## Selected extract
━━━━━━━━━━━━━━━━━━━━━━━━━━━━━━
Polish-Canadian, Servant of God

Antoine Kowalczyk (4 June 1866 – 10 July 1947), also known as Brother Anthony or Brother Antoine, frère Antoine, Antoni Kowalczyk, and the Blacksmith of God, was a Polish-Canadian lay member of the Missionary Oblates of Mary Immaculate.

== Early life ==
Antoine Kowalczyk was born on June 4, 1866 in Dzierzanów, Krotoszyn, Poland, to a Catholic family of twelve. He was the sixth of twelve children of Ignacy (Ignatius) and Łucja (Lucy) Kowalczyk. After he completed elementary school, he would work on his family's farm and later train to be a blacksmith in Krotoszyn so he could work in Germany (Dresden and Hamburg).

=== Time in Germany ===
Kowalczyk went to work in Hamburg at the age of 24, facing abuse and harassment by his coworkers upon finding out he was Catholic, he grew ill facing blindness he went to a church and prayed, he was healed. He would later move to the Rhineland, later moving in with the Prunnenbaum family. He learned of the oblates, later beginning his novitiate on September 21, 1891 in, Holland.
━━━━━━━━━━━━━━━━━━━━━━━━━━━━━━
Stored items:
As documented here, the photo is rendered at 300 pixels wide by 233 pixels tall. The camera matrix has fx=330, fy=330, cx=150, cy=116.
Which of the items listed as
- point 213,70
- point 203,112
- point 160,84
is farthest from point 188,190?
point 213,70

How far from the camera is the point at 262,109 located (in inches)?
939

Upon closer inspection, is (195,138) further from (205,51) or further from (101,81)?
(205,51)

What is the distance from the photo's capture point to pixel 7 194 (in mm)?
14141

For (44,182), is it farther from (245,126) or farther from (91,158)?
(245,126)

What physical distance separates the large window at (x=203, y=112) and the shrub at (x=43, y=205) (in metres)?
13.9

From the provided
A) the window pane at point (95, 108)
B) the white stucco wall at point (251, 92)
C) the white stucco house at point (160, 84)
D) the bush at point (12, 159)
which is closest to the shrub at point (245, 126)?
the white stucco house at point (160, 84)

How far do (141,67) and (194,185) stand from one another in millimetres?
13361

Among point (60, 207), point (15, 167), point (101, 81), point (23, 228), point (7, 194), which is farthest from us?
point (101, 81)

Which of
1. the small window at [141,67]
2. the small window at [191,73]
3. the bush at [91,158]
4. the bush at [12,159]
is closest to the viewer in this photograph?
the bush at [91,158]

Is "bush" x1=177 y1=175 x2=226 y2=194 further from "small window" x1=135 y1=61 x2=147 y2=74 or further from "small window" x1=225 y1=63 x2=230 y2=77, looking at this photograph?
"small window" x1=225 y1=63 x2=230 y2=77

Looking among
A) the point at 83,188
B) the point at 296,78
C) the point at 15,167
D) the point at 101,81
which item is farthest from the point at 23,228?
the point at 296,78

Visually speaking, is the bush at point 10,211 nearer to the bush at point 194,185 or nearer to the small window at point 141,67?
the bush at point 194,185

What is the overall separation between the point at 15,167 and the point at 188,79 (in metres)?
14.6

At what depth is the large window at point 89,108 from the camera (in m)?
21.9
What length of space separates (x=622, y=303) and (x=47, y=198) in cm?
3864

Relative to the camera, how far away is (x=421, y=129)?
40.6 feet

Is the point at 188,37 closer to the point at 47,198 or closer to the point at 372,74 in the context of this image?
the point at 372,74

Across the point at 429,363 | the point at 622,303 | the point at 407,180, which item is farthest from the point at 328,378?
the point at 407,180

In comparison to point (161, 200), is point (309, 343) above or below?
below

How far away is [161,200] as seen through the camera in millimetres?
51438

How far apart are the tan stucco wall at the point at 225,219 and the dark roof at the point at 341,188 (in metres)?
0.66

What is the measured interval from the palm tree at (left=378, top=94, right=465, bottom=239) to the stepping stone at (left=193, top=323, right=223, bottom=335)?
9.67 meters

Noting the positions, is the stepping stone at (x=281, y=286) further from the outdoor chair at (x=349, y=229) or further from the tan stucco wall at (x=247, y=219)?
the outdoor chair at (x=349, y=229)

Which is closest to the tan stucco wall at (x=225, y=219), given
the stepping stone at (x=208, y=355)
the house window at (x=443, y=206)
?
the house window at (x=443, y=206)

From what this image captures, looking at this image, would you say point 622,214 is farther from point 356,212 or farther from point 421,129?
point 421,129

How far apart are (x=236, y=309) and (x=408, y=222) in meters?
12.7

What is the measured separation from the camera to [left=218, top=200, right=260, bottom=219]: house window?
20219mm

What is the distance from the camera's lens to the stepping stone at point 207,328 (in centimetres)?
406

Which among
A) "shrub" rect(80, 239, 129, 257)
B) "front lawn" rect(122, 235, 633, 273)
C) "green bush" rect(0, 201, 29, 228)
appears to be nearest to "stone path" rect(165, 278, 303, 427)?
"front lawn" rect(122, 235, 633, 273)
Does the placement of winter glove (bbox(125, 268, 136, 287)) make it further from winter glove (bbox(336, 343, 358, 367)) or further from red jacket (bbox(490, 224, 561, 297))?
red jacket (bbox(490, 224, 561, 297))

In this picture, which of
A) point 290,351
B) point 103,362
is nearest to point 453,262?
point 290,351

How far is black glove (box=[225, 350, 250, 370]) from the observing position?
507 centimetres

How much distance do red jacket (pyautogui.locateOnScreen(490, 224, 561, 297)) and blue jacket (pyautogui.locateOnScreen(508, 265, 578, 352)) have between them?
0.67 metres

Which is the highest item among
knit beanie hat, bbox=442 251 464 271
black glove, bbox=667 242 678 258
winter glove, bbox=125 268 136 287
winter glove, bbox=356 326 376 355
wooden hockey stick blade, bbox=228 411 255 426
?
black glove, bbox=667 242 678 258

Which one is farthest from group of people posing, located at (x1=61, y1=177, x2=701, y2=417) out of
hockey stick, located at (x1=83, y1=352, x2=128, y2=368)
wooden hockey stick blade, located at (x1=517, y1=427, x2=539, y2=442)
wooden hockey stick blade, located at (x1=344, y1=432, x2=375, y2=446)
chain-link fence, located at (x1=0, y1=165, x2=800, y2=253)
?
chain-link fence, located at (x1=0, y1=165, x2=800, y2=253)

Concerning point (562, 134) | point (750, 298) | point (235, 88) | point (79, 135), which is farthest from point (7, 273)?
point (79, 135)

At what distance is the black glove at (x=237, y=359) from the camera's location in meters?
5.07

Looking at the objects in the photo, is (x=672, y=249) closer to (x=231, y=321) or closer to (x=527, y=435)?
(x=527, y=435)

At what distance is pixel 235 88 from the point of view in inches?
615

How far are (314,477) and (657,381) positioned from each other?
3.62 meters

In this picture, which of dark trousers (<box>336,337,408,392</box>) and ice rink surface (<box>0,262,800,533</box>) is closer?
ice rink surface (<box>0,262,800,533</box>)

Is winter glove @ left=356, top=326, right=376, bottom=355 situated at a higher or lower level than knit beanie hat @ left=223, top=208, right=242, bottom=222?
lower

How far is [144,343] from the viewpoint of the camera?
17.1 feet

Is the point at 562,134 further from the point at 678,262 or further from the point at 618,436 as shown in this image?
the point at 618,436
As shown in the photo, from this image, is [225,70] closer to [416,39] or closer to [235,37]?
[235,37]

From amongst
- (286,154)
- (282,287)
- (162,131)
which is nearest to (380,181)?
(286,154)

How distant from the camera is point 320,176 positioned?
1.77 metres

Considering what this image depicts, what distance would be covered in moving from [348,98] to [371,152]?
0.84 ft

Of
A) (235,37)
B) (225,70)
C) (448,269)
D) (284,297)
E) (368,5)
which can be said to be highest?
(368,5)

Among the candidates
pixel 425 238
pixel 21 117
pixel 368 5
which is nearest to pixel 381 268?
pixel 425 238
━━━━━━━━━━━━━━━━━━━━━━━━━━━━━━
## Task set
1) According to the biography of Antoine Kowalczyk, what was his birth order among his parents' children?
2) Write the next part of the biography of Antoine Kowalczyk, picking up after its final sentence.

## Exercise answers
1) He was the sixth of twelve children.

2)
== Religious life and life in Canada ==
He would spend his first years in the oblate in Holland, later volunteering to missions, later being sent to Canada. He is sent to Lac-la-Biche in Alberta to work at a sawmill, later suffering an accident on July 15, 1897, losing his hand, later replacing it with a hook. After this accident he would be sent to work in other laity work in St. Paul (then known as Saint-Paul-des-Metis) he stayed there for fourteen years, before moving to Edmonton. In Edmonton he would work in Saint Jean's College, he would work in manual labour, he also became admired among the students and faculty for his kindness and work ethic. He later built a replica of the Lourdes Grotto in the courtyard of the school.

=== Death ===
He would become paralyzed, and later die on July 10, 1947, in St. Albert.

He is buried at the oblate cemetery in St. Albert.

== Veneration ==
The Archdiocese of Edmonton first introduced his cause for beatification in 1952, and it has been under review by the Vatican since 1979.

Antoine Kowalczyk, would be declared venerable by a decree of Pope Francis, on March 28, 2013.

Several miracles and graces are attributed to him.

There is a Catholic elementary school named after him in Edmonton.

== Notes ==
Diocese of Edmundston, ANTOINE KOWALCZYK Un intime de la Vierge Marie, (in French)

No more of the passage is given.